Multi People Tracking

David

March 16, 2021 23:46

I need to track people in video captured by my D415 ... Are there any source of information on how to use camera Instrinsics and extrinsics to get the the World XYZ coordinates based on image plane x,y and depth ?

I'm currently using YOLO model to detect people in a bag file and it's working perfectly in the work to detect people in the RGB stream ... but now i need to remap the coordinates to the world coordinates (in relation to camera depth sensor origin ...) .

Should i use get_extrinsics_to() to map the coordinate as i need ? Or DeProject () maybe ?

Getting the whole point cloud will be computational expensive ...

I'm using the Python Wrapper...

Is there any material i could use as a reference for my coding ?

Thanks for any guidance !

Comments

3 comments

MartyG

March 17, 2021 06:56

Edited
Hi David A RealSense team member provides advice in the link below about efficiently obtaining the depth of a specific RGB pixel.

https://github.com/IntelRealSense/librealsense/issues/6239#issuecomment-614261704

Python code for the rs2_project_color_pixel_to_depth_pixel instruction referenced in the advice can be found in the link below

https://github.com/IntelRealSense/librealsense/issues/5603

Edit: on reflection, given that you are aiming to retrieve the world coordinates, using depth-to-color alignment and deprojection may be more suited to your application.

https://github.com/IntelRealSense/librealsense/issues/3688
0

Comment actions Permalink
David

March 29, 2021 06:33
Hi MartyG

First of all, thank you for sending those reference links ...

I could use DeProject, but could not go much further...

Here's what i got:

camera_coords = rs.rs2_deproject_pixel_to_point(depth_intrin, CenterPt, distNum)

depth_Intrin is the camera intrinsics data got from: depth_intrin = depth_frame.profile.as_video_stream_profile().intrinsics

Here one note: All the data got from the method above seems to be ok except for the distortion model, which for the case of D415 should be Inverse Brown-Conrady, but in my case it is returning None.

CenterPtare the pixel coordinates got from center of the ROI rectangle (got by YOLO function ... tracking people).

distNum: as i could understand from the API documentation this should be the depth value (float), got from the depth stream...

I tried to use get_distance(x,y) to get the depth value using: distNum2 = depth_frame.get_distance(xC,yC)

But it’s returning zero… So, the value i fed into deproject function was the one i got from the depth array … (as below):

depthData_array = np.asanyarray(depth_frame.get_data())

distTrackedPeople = depthData_array[yC, xC]

yC and xC being the pixel coordinates of the tracked people (simple geometric center of bounding rectangle).

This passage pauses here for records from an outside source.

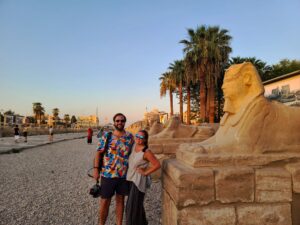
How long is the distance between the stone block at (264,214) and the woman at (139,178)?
944mm

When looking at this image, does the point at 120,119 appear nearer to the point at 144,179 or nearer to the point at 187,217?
the point at 144,179

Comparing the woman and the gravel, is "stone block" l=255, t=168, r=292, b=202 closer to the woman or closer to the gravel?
the woman

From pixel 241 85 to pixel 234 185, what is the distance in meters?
1.14

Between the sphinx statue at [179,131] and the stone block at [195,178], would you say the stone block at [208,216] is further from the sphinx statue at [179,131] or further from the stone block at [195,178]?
the sphinx statue at [179,131]

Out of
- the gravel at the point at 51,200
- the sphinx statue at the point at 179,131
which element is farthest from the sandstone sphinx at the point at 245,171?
the sphinx statue at the point at 179,131

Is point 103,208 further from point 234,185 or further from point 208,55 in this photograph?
point 208,55

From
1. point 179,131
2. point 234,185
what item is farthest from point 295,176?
point 179,131

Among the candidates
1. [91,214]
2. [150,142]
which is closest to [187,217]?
A: [91,214]

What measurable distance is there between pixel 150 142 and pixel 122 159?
3.19 metres

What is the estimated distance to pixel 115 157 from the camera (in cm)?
307

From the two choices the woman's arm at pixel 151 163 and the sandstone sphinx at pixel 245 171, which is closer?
the sandstone sphinx at pixel 245 171

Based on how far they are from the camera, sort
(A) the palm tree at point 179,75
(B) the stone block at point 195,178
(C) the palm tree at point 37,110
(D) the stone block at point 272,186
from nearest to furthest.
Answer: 1. (B) the stone block at point 195,178
2. (D) the stone block at point 272,186
3. (A) the palm tree at point 179,75
4. (C) the palm tree at point 37,110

In the plan drawing (below) you can see the values got from deproject_pixel _to_point() … referenced as POS 1 and POS 2, which are positions registered from the tracked people in 2 arbitrary locations.

My questions:

- I assume that rs2_deproject_pixel_to_point() returns the X,Y,Z coordinates in relation to the Camera Coordinates system. Is that assumption correct ?

- Does depth_frame.get_distance(xC,yC) ... returns the Euclidean distance from one point in the image and the center of depth sensor ?

- Considering the values returned as Camera Coord. System, i made some projections perpendicular do the camera axis, and some of the values returned by deproject does not make much sense. Mainly X of Position 1.

Once i could understand well those camera coordinates, getting world coordinates is an easy step (only requires to know the camera translation, rotation of the camera in relation to the origin of the axis in actual camera. And applying those extrinsics to the coordinate results captured by the camera.
0

Comment actions Permalink
MartyX Grover

March 29, 2021 07:55

Edited
The Python case linked to below that describes how to deproject a color pixel with rs2_deproject_pixel_to_point may be helpful to you.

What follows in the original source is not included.